CHALLENGE = Locate every line in the records that contains the word "tail" and copy each of those lines.

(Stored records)

_____

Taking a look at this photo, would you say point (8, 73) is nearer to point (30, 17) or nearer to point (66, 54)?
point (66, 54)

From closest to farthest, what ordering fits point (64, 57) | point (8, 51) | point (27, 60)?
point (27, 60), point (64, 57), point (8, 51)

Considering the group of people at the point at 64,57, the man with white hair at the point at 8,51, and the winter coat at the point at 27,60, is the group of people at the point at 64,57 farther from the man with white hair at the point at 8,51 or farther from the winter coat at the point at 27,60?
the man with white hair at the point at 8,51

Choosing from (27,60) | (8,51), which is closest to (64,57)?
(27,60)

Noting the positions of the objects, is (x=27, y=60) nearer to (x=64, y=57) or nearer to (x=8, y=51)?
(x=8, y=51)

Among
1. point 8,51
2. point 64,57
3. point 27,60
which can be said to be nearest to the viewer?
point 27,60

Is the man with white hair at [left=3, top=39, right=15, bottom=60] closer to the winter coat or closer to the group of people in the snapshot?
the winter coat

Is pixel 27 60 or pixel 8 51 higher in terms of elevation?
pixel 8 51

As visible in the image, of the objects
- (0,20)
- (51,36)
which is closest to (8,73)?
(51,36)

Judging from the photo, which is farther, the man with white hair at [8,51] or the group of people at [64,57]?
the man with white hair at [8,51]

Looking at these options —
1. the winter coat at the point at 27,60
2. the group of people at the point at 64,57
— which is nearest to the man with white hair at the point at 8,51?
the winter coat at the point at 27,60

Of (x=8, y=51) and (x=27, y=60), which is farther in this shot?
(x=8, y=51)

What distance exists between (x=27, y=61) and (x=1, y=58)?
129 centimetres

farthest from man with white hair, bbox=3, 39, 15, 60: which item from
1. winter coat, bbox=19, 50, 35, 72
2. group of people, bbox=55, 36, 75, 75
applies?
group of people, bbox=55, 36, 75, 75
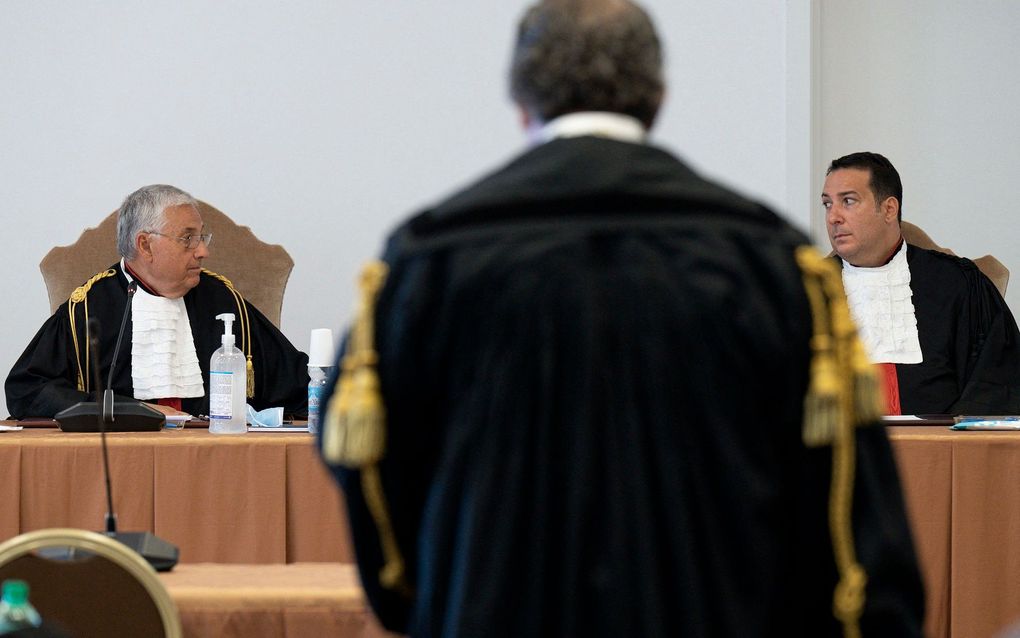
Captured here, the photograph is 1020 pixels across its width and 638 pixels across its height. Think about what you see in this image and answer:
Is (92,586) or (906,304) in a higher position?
(906,304)

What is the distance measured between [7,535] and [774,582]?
7.91 ft

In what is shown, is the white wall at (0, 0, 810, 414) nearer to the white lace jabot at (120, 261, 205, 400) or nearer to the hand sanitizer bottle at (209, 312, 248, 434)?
the white lace jabot at (120, 261, 205, 400)

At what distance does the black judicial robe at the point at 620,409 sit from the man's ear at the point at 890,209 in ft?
11.1

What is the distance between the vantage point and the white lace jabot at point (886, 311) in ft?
14.9

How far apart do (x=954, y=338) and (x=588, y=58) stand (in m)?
3.61

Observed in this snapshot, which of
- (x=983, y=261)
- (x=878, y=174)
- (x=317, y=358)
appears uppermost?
(x=878, y=174)

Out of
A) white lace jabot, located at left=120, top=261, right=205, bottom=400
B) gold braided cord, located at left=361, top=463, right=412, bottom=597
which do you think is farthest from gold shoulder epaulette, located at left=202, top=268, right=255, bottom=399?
gold braided cord, located at left=361, top=463, right=412, bottom=597

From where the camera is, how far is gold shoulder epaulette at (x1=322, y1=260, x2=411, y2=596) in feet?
4.20

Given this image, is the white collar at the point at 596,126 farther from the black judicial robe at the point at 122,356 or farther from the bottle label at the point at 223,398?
the black judicial robe at the point at 122,356

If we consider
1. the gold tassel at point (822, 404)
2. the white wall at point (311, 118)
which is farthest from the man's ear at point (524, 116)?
the white wall at point (311, 118)

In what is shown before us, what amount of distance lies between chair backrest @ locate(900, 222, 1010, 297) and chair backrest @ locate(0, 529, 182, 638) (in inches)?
148

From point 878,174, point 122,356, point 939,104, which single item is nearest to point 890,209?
point 878,174

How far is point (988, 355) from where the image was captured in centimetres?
442

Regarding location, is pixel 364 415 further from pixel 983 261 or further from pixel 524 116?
pixel 983 261
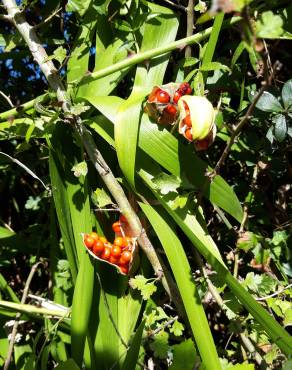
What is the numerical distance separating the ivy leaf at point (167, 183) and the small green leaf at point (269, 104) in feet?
0.85

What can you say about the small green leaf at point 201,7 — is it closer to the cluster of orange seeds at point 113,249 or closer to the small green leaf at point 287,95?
the small green leaf at point 287,95

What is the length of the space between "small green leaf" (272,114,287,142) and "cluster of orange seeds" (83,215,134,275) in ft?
1.34

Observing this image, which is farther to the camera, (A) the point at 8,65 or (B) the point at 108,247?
(A) the point at 8,65

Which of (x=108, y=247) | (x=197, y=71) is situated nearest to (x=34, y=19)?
(x=197, y=71)

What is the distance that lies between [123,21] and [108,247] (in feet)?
1.86

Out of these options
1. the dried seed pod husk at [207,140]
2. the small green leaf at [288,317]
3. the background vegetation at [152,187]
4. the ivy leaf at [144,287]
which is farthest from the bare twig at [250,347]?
the dried seed pod husk at [207,140]

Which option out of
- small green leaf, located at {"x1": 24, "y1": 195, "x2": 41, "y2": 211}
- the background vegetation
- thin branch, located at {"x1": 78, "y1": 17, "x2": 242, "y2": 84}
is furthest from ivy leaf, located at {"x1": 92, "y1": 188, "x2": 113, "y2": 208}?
small green leaf, located at {"x1": 24, "y1": 195, "x2": 41, "y2": 211}

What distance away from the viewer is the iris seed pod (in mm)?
918

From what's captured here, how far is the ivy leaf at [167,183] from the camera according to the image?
39.7 inches

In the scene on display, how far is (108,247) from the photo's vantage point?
1.11 meters

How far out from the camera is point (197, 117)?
0.92m

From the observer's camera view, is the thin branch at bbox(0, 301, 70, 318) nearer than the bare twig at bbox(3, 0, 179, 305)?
No

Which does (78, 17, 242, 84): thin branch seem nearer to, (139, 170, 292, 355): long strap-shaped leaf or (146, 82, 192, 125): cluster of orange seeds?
(146, 82, 192, 125): cluster of orange seeds

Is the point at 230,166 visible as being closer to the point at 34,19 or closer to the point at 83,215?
the point at 83,215
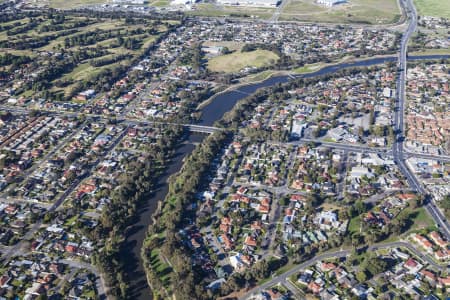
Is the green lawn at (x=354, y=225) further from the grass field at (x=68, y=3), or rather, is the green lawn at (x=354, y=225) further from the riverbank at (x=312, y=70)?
the grass field at (x=68, y=3)

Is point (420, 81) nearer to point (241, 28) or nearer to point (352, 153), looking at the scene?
point (352, 153)

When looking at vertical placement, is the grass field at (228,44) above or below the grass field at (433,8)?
below

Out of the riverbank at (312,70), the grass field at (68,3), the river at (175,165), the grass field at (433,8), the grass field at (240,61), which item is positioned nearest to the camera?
the river at (175,165)

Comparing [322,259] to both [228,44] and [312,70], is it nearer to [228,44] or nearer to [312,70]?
[312,70]

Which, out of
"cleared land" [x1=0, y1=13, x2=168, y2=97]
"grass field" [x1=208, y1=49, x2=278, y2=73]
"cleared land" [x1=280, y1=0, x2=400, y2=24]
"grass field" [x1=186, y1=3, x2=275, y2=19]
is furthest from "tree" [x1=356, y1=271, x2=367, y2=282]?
"grass field" [x1=186, y1=3, x2=275, y2=19]

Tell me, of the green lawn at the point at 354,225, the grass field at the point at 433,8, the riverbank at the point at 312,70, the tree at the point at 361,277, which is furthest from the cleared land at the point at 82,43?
the grass field at the point at 433,8

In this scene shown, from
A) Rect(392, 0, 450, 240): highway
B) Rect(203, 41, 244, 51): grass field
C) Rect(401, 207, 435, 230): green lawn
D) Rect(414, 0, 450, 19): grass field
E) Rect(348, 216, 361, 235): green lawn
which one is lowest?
Rect(348, 216, 361, 235): green lawn

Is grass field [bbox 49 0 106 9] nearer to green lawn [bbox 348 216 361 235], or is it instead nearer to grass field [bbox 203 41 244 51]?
grass field [bbox 203 41 244 51]

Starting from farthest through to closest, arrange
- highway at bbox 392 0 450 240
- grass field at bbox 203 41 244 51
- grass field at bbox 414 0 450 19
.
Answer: grass field at bbox 414 0 450 19 < grass field at bbox 203 41 244 51 < highway at bbox 392 0 450 240
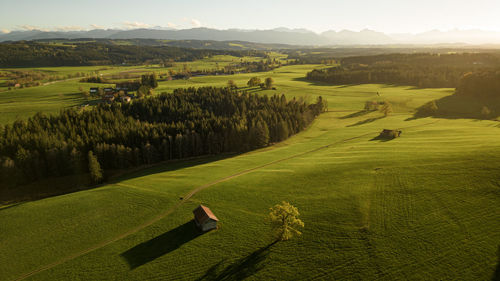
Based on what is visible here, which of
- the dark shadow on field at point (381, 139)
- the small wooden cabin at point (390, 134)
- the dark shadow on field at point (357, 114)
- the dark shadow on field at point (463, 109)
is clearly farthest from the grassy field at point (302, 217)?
the dark shadow on field at point (463, 109)

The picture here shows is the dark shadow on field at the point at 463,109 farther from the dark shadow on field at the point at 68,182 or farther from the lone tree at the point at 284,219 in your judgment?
the dark shadow on field at the point at 68,182

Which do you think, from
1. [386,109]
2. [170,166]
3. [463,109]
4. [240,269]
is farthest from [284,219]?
[463,109]

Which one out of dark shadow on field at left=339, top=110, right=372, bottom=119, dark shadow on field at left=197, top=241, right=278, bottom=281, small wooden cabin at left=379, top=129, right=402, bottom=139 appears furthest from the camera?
dark shadow on field at left=339, top=110, right=372, bottom=119

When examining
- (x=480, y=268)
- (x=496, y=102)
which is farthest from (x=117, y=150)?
(x=496, y=102)

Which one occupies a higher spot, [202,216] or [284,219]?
[284,219]

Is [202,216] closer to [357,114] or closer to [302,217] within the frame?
[302,217]

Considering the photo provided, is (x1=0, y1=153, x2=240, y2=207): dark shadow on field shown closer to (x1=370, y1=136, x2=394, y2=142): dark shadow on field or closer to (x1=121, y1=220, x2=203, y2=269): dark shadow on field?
(x1=121, y1=220, x2=203, y2=269): dark shadow on field

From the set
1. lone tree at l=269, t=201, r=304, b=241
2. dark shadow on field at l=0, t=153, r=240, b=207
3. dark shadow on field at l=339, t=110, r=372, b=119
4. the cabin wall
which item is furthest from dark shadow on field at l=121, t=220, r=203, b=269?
dark shadow on field at l=339, t=110, r=372, b=119
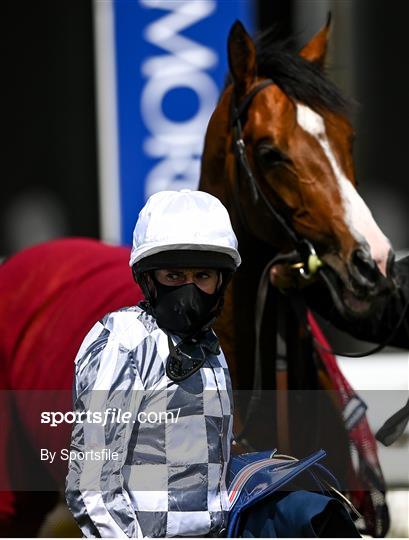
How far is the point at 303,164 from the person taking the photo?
235 cm

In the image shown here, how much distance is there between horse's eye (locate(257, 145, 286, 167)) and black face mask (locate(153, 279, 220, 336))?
894 mm

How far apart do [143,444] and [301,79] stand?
1222mm

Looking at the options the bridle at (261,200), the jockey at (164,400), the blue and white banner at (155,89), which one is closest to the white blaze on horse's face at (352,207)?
the bridle at (261,200)

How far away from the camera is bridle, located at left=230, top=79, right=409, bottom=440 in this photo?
7.62 feet

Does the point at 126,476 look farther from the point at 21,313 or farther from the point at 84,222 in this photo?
the point at 84,222

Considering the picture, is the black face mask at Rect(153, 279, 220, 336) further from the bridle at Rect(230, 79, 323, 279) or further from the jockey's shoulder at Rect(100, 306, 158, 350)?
the bridle at Rect(230, 79, 323, 279)

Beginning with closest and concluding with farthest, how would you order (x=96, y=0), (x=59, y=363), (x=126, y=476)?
(x=126, y=476) < (x=59, y=363) < (x=96, y=0)

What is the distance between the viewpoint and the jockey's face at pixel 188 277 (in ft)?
5.03

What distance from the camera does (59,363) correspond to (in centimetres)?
271

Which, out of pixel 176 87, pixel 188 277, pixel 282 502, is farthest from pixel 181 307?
pixel 176 87

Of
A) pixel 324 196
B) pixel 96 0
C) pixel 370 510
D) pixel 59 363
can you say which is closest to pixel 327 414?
pixel 370 510

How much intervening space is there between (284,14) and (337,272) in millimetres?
3079

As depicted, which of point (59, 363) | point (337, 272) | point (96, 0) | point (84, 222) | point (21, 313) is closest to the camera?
point (337, 272)

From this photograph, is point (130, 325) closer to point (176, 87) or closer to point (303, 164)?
point (303, 164)
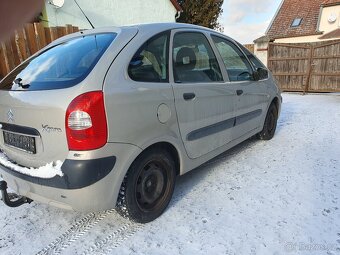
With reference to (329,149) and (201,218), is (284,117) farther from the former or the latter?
(201,218)

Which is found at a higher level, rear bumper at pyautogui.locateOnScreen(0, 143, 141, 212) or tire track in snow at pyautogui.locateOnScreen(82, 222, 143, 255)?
rear bumper at pyautogui.locateOnScreen(0, 143, 141, 212)

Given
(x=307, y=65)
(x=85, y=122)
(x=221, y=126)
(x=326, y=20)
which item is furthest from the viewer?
(x=326, y=20)

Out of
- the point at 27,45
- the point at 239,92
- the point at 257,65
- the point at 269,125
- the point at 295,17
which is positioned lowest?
the point at 269,125

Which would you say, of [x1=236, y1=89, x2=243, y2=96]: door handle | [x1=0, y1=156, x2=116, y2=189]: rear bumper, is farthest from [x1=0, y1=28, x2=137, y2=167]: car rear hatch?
[x1=236, y1=89, x2=243, y2=96]: door handle

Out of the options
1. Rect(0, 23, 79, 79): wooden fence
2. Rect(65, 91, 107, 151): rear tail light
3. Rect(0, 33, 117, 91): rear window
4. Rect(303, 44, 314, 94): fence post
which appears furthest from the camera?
Rect(303, 44, 314, 94): fence post

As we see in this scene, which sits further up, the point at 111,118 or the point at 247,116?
the point at 111,118

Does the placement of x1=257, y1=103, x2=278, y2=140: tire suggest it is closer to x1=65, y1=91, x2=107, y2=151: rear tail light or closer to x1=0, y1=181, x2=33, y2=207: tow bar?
x1=65, y1=91, x2=107, y2=151: rear tail light

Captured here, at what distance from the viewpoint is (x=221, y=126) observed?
129 inches

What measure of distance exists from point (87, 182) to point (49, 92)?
27.5 inches

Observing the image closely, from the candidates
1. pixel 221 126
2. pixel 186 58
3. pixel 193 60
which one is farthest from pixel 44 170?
pixel 221 126

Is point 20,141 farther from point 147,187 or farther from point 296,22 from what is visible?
point 296,22

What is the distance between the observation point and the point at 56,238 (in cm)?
240

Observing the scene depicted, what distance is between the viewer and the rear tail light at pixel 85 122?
→ 1.97 metres

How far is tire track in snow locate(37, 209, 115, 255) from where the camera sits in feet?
7.46
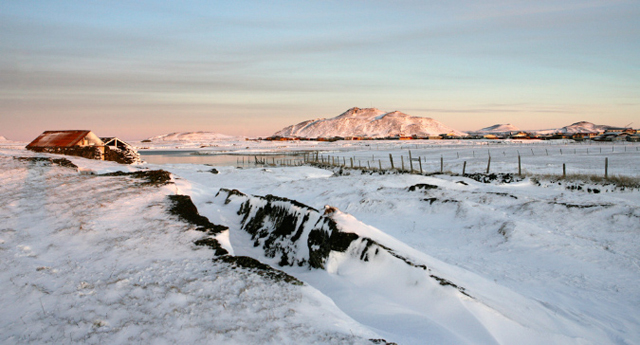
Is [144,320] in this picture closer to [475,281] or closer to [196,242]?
[196,242]

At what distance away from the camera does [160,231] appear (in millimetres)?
6867

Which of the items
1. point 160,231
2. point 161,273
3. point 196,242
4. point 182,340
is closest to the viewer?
point 182,340

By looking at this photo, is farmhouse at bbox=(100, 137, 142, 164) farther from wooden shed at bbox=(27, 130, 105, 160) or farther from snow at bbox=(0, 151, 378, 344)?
snow at bbox=(0, 151, 378, 344)

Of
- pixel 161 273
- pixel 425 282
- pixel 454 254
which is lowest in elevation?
pixel 454 254

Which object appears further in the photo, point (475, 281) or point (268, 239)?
point (268, 239)

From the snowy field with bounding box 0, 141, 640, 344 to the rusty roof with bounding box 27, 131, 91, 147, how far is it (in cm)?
1413

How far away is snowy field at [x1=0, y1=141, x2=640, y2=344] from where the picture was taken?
13.1ft

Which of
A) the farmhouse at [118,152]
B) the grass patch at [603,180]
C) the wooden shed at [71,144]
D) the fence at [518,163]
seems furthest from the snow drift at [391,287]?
the farmhouse at [118,152]

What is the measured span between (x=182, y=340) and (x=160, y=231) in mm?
3681

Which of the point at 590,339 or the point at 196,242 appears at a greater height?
the point at 196,242

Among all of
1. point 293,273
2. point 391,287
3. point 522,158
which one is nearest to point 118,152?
point 293,273

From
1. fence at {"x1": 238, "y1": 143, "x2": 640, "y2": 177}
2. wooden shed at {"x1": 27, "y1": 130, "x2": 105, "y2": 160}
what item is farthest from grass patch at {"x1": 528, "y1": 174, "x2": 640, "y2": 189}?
wooden shed at {"x1": 27, "y1": 130, "x2": 105, "y2": 160}

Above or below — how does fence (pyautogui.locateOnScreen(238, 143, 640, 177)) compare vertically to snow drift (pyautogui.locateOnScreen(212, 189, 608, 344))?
below

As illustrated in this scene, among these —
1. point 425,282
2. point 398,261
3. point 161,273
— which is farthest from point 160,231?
point 425,282
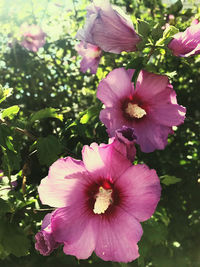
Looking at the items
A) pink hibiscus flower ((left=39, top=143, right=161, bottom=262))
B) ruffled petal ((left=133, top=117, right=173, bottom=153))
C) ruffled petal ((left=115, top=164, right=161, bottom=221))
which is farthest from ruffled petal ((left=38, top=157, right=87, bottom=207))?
ruffled petal ((left=133, top=117, right=173, bottom=153))

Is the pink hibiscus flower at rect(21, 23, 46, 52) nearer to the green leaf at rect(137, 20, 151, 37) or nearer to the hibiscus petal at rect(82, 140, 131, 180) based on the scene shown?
the green leaf at rect(137, 20, 151, 37)

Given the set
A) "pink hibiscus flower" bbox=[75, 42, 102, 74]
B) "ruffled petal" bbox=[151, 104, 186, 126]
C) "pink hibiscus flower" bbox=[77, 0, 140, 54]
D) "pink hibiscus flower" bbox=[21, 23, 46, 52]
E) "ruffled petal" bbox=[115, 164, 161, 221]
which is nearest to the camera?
"ruffled petal" bbox=[115, 164, 161, 221]

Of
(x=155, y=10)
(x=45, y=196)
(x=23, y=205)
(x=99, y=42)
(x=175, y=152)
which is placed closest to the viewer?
(x=45, y=196)

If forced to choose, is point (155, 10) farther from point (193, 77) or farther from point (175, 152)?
point (175, 152)

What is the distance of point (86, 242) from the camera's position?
0.83 m

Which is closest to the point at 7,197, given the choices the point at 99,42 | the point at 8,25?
the point at 99,42

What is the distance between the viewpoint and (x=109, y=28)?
89 cm

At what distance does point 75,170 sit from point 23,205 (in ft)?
1.16

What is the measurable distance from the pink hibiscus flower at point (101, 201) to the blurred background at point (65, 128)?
198 mm

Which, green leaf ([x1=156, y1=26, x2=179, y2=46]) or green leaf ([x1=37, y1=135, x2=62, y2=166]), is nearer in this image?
green leaf ([x1=156, y1=26, x2=179, y2=46])

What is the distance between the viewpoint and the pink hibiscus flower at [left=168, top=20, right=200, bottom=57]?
0.89 metres

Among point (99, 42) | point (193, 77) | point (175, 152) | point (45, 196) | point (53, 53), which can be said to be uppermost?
point (99, 42)

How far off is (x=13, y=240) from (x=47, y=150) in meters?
0.30

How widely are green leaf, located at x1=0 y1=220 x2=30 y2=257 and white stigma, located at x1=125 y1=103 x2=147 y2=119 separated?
1.66ft
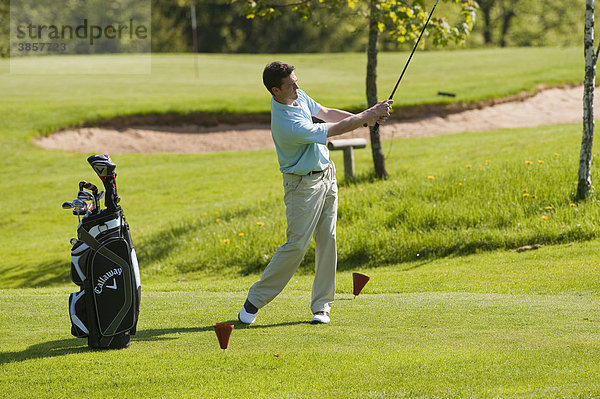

_____

RIGHT ANSWER =
2. Rect(65, 91, 107, 151): rear tail light
Does the placement of x1=257, y1=103, x2=278, y2=140: tire suggest it is closer to x1=65, y1=91, x2=107, y2=151: rear tail light or closer to x1=0, y1=181, x2=33, y2=207: tow bar?
x1=65, y1=91, x2=107, y2=151: rear tail light
Observing the scene depicted, what distance is between the viewer and the rear tail light at pixel 85 122?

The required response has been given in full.